*Aim of the task*. An exact transcription is needed, beginning at the line with "phylum: Chordata" and ending at the last line of the listing, with pictures left out and nothing else added.

*Given records*.
+ + + +

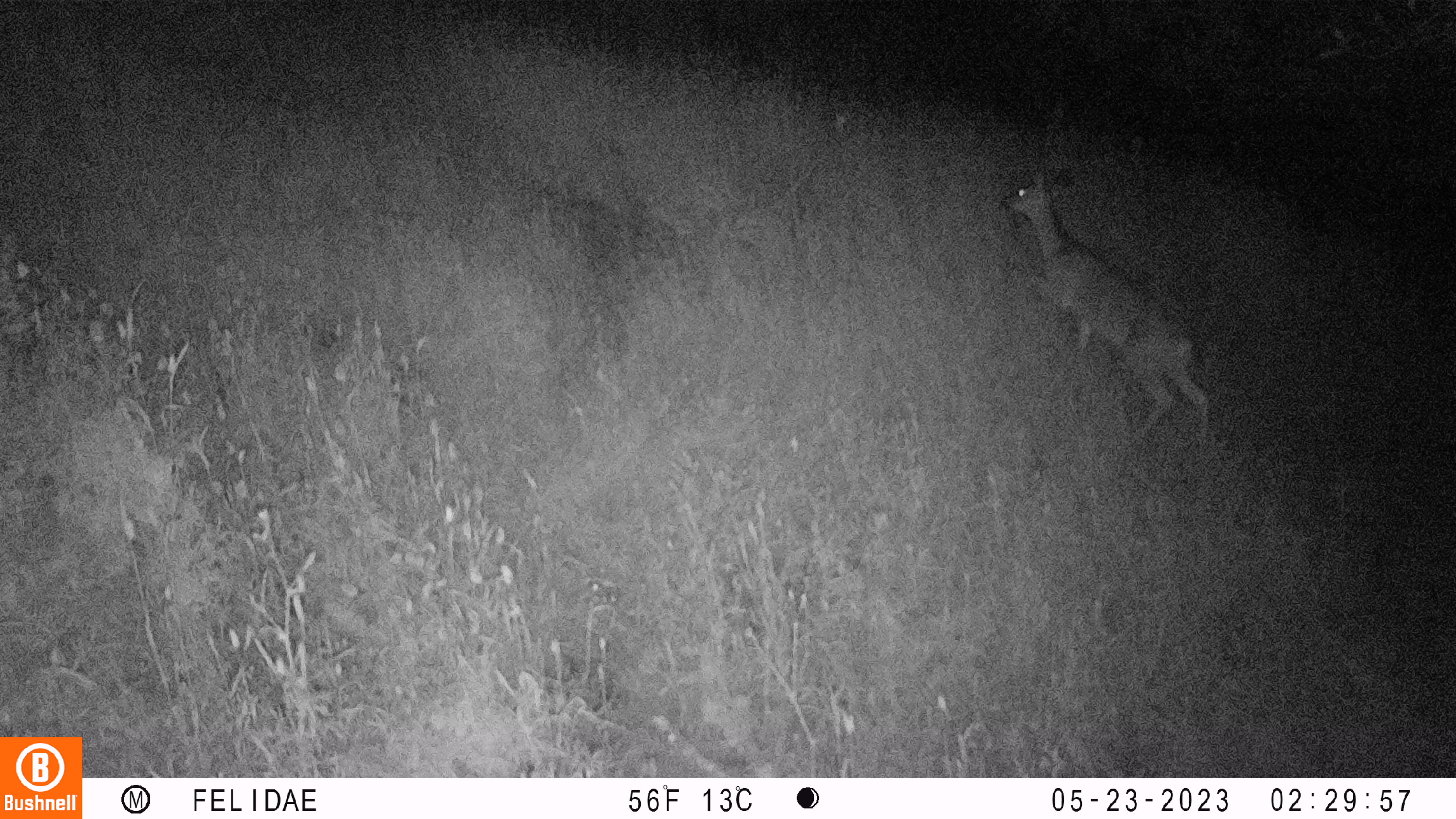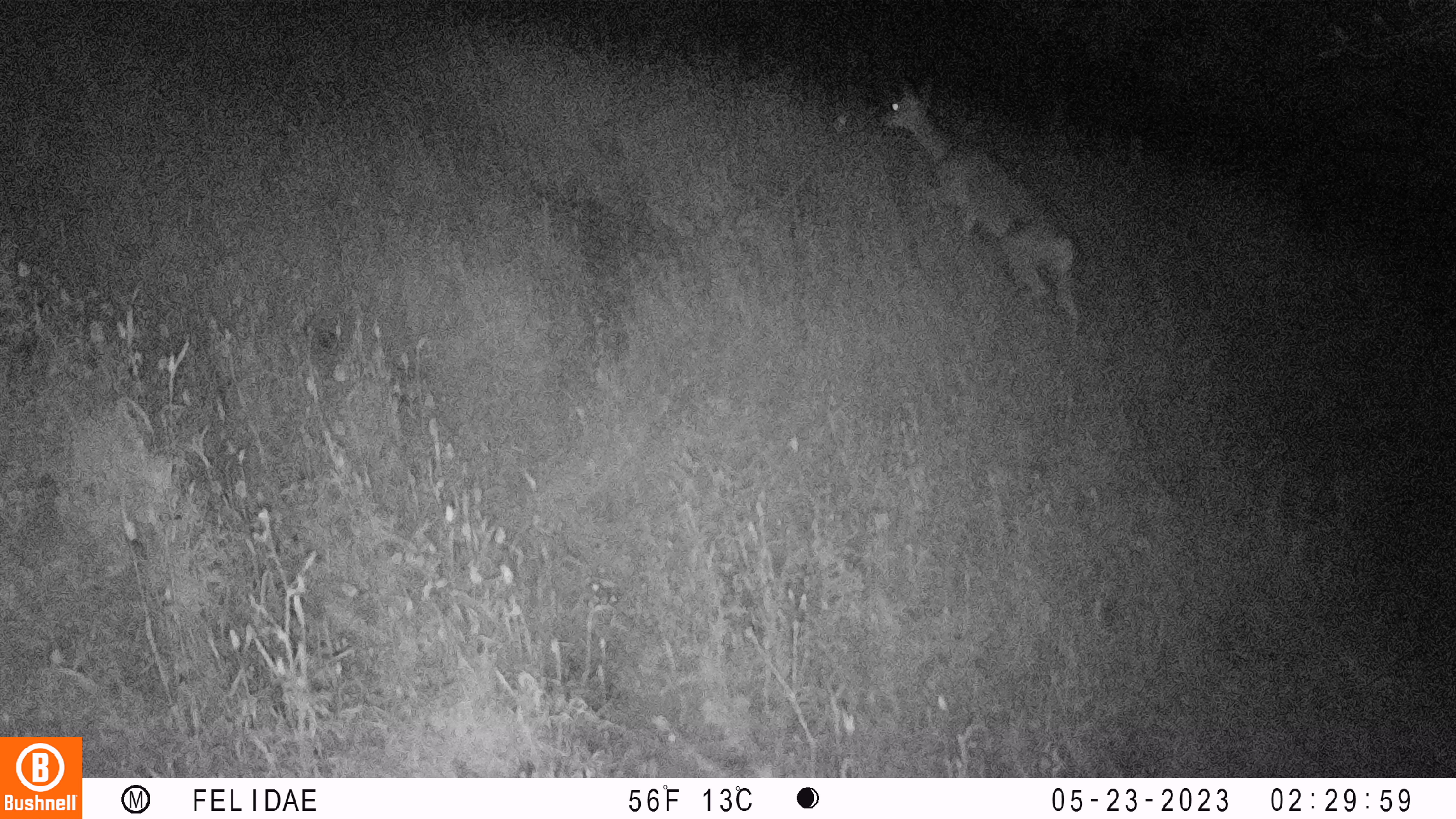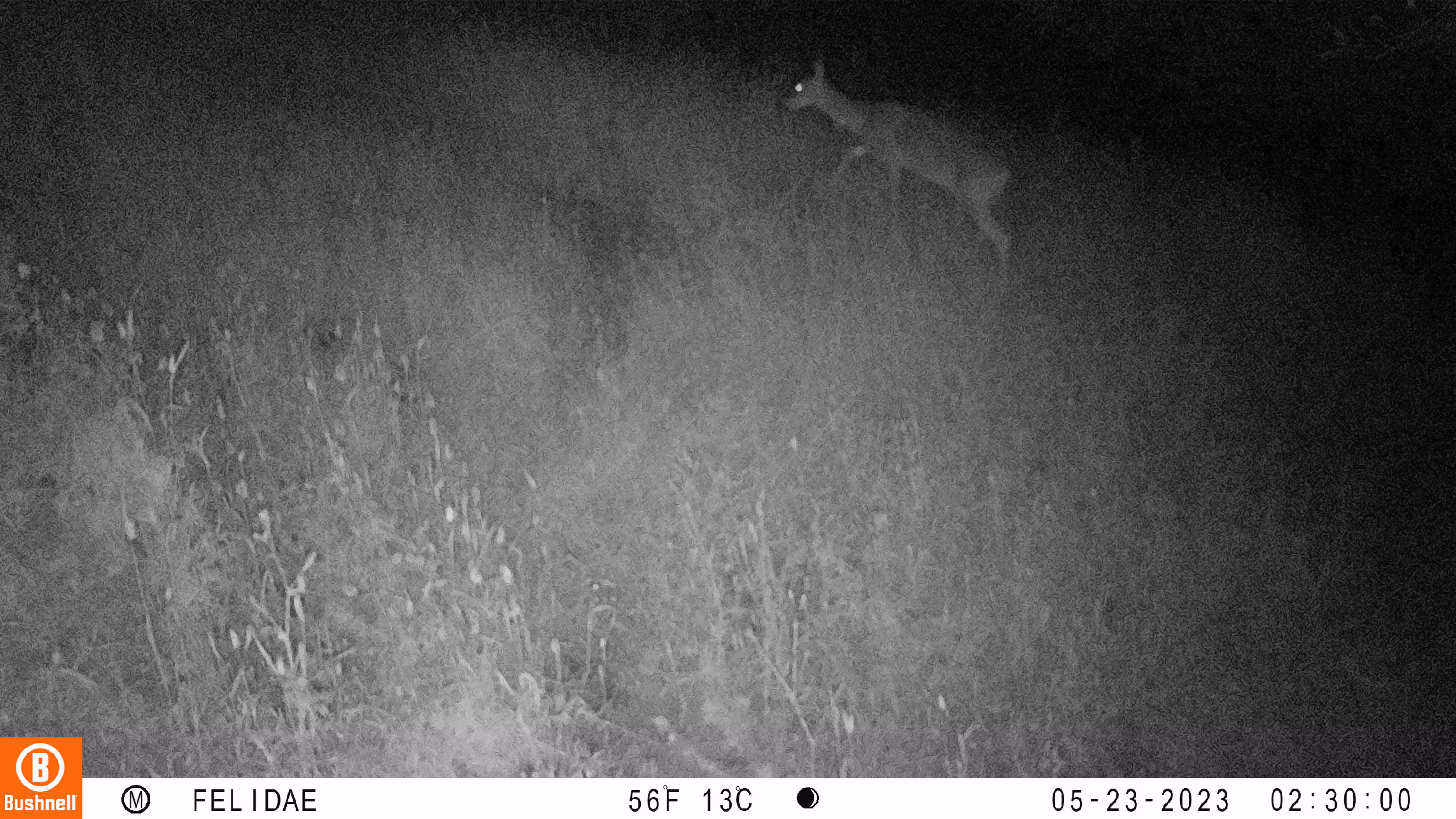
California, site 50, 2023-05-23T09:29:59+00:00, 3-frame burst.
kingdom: Animalia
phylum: Chordata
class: Mammalia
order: Artiodactyla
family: Cervidae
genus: Odocoileus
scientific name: Odocoileus hemionus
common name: mule deer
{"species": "mule deer (Odocoileus hemionus)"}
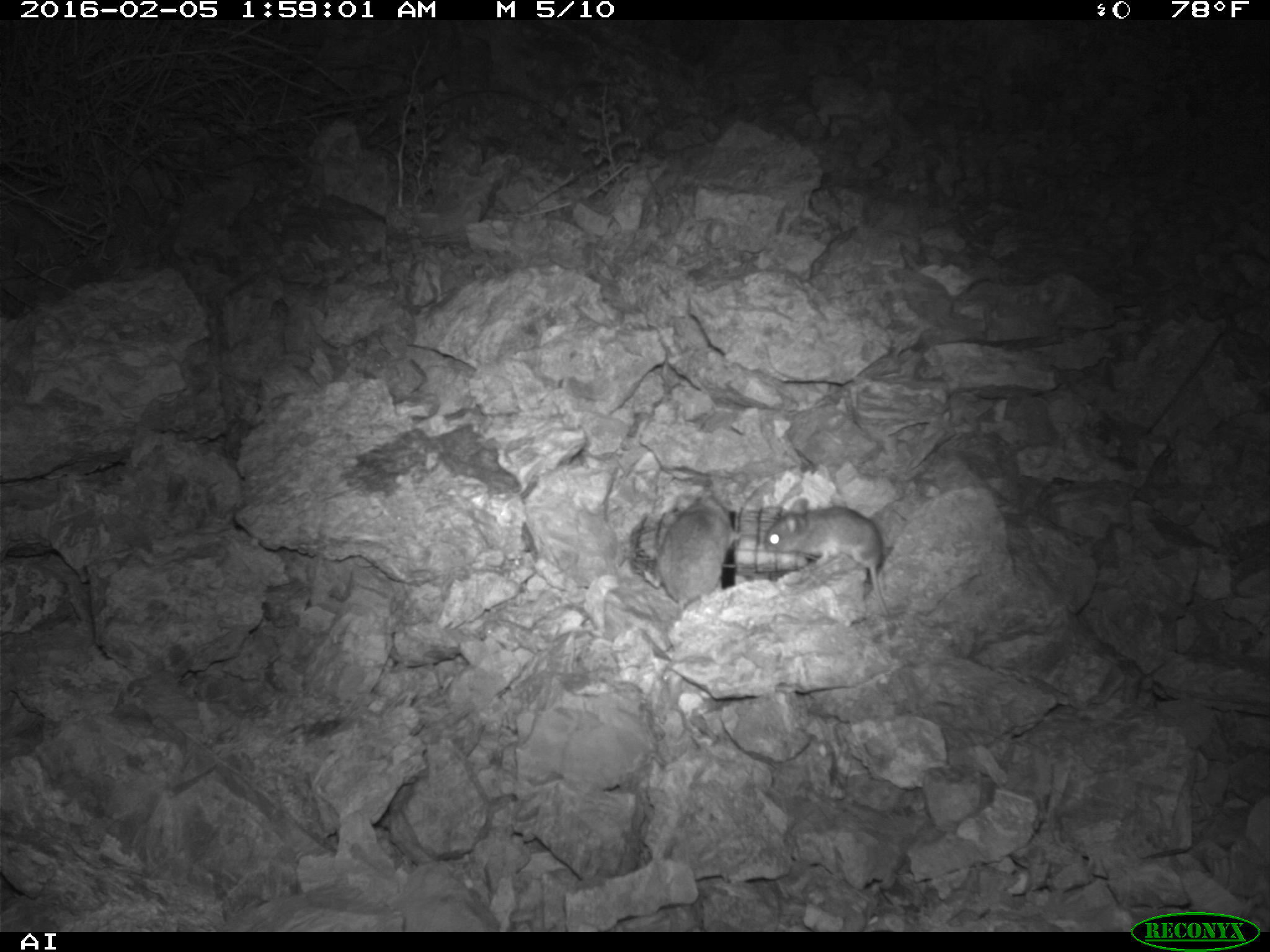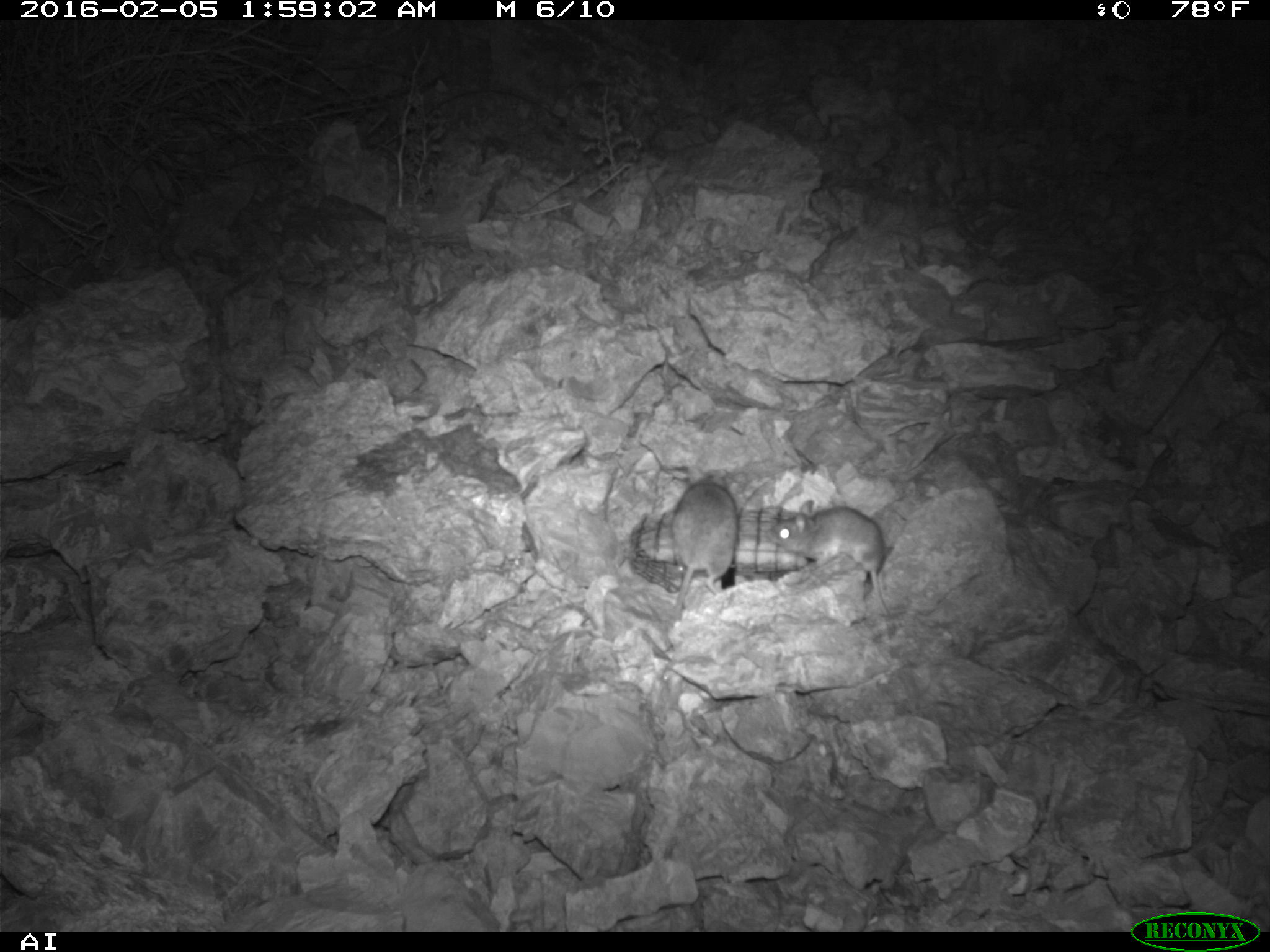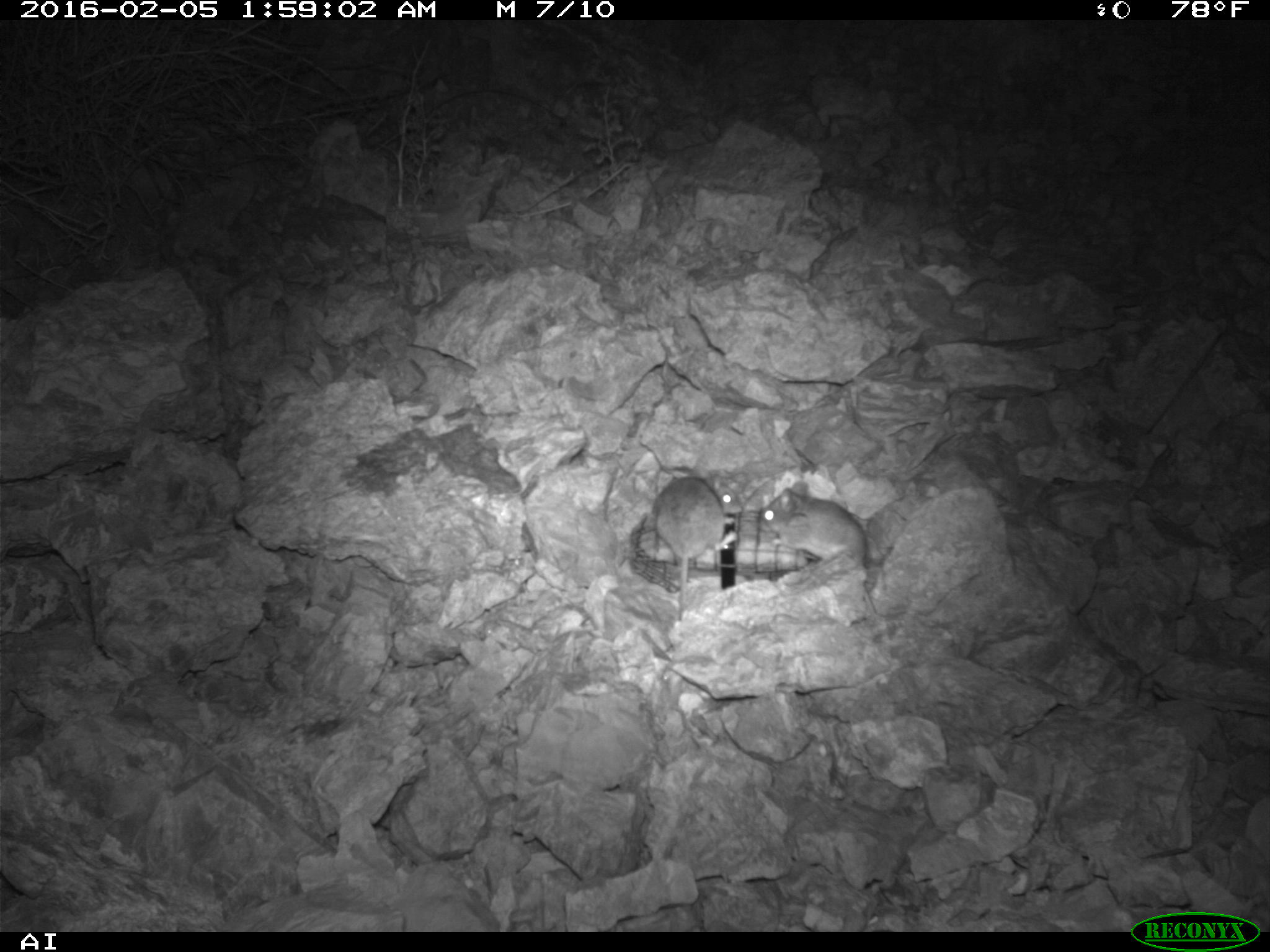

+ + + +

*Problem solution*.
phylum: Chordata
class: Mammalia
order: Artiodactyla
family: Cervidae
genus: Odocoileus
scientific name: Odocoileus hemionus
common name: mule deer
{"species": "mule deer (Odocoileus hemionus)"}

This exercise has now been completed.